*PROBLEM DESCRIPTION*: Go through the material and write it all out exactly, minus the pictures.

*GIVEN DATA*:
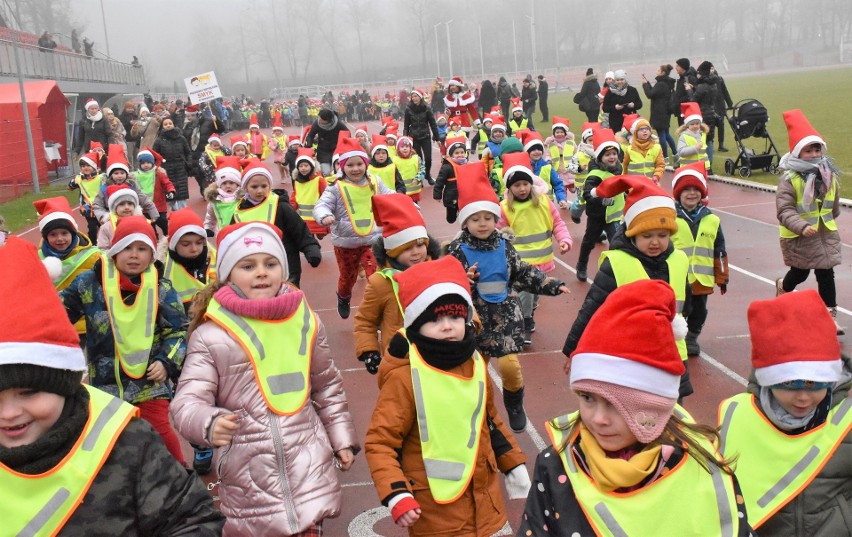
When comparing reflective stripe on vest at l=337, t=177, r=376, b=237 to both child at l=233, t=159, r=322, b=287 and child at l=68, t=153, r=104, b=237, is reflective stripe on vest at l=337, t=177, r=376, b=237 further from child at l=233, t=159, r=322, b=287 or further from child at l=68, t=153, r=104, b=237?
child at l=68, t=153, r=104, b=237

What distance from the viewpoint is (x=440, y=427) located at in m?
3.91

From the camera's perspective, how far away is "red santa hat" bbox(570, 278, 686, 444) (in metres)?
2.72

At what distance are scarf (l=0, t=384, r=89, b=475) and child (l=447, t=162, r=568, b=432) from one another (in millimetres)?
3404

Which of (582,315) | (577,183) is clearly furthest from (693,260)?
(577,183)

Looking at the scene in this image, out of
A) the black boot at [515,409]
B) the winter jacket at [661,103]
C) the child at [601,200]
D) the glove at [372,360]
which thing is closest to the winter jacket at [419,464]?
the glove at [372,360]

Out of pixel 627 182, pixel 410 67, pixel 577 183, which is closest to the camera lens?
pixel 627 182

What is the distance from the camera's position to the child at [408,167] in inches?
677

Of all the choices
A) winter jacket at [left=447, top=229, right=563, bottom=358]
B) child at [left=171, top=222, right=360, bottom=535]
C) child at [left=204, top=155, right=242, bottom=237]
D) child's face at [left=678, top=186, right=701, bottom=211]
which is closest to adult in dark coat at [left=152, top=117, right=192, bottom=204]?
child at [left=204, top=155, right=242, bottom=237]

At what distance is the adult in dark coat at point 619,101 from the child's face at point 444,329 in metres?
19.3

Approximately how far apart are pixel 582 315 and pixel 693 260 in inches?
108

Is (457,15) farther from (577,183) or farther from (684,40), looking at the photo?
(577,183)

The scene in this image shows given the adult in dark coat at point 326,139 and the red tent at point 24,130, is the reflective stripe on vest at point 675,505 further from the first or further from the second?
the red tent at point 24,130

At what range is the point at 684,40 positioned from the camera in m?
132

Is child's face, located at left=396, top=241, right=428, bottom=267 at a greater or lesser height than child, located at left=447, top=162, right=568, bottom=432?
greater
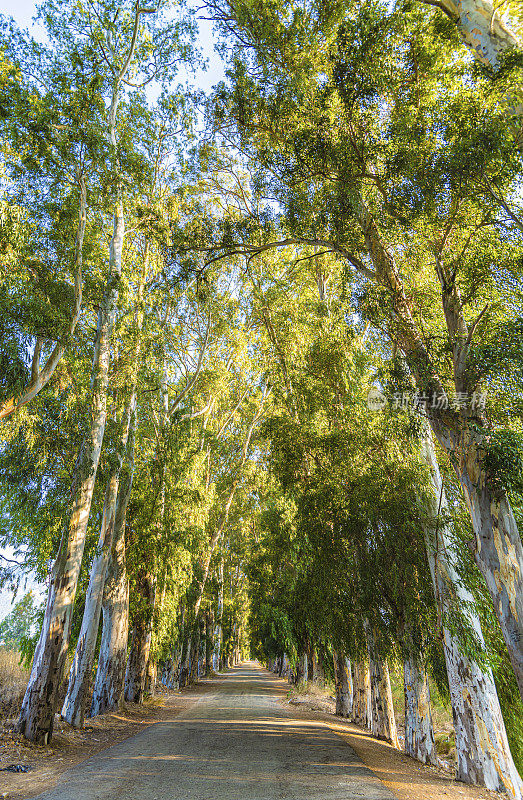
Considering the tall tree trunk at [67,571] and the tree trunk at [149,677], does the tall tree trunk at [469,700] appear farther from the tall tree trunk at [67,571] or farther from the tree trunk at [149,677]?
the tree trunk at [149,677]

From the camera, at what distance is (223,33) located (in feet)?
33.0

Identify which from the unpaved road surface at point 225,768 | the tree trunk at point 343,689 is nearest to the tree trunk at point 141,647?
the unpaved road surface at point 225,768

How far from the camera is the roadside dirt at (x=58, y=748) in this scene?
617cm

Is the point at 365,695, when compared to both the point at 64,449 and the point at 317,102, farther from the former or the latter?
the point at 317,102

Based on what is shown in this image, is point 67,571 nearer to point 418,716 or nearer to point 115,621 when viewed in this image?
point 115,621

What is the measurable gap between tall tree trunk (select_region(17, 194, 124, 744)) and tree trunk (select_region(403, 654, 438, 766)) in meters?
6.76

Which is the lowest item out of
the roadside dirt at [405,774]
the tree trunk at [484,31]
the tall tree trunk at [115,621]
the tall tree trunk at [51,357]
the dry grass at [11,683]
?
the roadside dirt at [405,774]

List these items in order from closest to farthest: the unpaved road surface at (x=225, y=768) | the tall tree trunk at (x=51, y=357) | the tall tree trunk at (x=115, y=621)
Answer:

*WRITTEN ANSWER*:
When comparing reflective stripe on vest at l=337, t=177, r=376, b=237 to both child at l=233, t=159, r=322, b=287 and child at l=68, t=153, r=104, b=237, is reflective stripe on vest at l=337, t=177, r=376, b=237 further from child at l=233, t=159, r=322, b=287 or further from child at l=68, t=153, r=104, b=237?
child at l=68, t=153, r=104, b=237

What distance from the viewpoint is (x=440, y=427) located at in m?
3.91

From the camera's perspective, how far away is "red santa hat" bbox(570, 278, 686, 444) (in metres)?
2.72

At what distance are scarf (l=0, t=384, r=89, b=475) and child (l=447, t=162, r=568, b=432) from one another (in millimetres)?
3404

Which of (582,315) | (577,183) is clearly furthest from (693,260)?
(577,183)

Looking at the scene in this image, out of
A) the black boot at [515,409]
B) the winter jacket at [661,103]
C) the child at [601,200]
D) the glove at [372,360]
which thing is closest to the winter jacket at [419,464]?
the glove at [372,360]

Out of pixel 627 182, pixel 410 67, pixel 577 183, which is closest to the camera lens?
pixel 627 182

What is the distance from the camera's position to the child at [408,167] in inches?
677

Of all the choices
A) winter jacket at [left=447, top=229, right=563, bottom=358]
B) child at [left=171, top=222, right=360, bottom=535]
C) child at [left=204, top=155, right=242, bottom=237]
D) child's face at [left=678, top=186, right=701, bottom=211]
which is closest to adult in dark coat at [left=152, top=117, right=192, bottom=204]?
child at [left=204, top=155, right=242, bottom=237]

At what distance is the adult in dark coat at point 619,101 from the child's face at point 444,329 in metres?
19.3

Approximately how far apart are pixel 582 315 and pixel 693 260 in inches?
108

Is (457,15) farther from (577,183) or farther from (684,40), looking at the photo?
(577,183)

The scene in this image shows given the adult in dark coat at point 326,139 and the red tent at point 24,130, is the reflective stripe on vest at point 675,505 further from the first or further from the second?
the red tent at point 24,130

At what range is the point at 684,40 positioned from the camera in m?
132

Is child's face, located at left=396, top=241, right=428, bottom=267 at a greater or lesser height than child, located at left=447, top=162, right=568, bottom=432?
greater
Considering the tall tree trunk at [67,571] and the tree trunk at [149,677], does the tall tree trunk at [469,700] appear farther from the tall tree trunk at [67,571] or farther from the tree trunk at [149,677]?
the tree trunk at [149,677]

From the camera, at what distance is (223,33) located (in feet)?
33.0

Identify which from the unpaved road surface at point 225,768 | the tree trunk at point 343,689 is nearest to the tree trunk at point 141,647?
the unpaved road surface at point 225,768

How far from the camera is the roadside dirt at (x=58, y=748) in this scene?
617cm

Is the point at 365,695, when compared to both the point at 64,449 and the point at 317,102, farther from the former or the latter?
the point at 317,102

Based on what is shown in this image, is point 67,571 nearer to point 418,716 or nearer to point 115,621 when viewed in this image?
point 115,621

What is the measurable gap between tall tree trunk (select_region(17, 194, 124, 744)) and tree trunk (select_region(403, 654, 438, 766)) in meters?
6.76

Which is the lowest item out of
the roadside dirt at [405,774]
the tree trunk at [484,31]
the tall tree trunk at [115,621]
the tall tree trunk at [51,357]
the dry grass at [11,683]
?
the roadside dirt at [405,774]

List these items in order from closest to farthest: the unpaved road surface at (x=225, y=768) | the tall tree trunk at (x=51, y=357) | the tall tree trunk at (x=115, y=621)
Answer:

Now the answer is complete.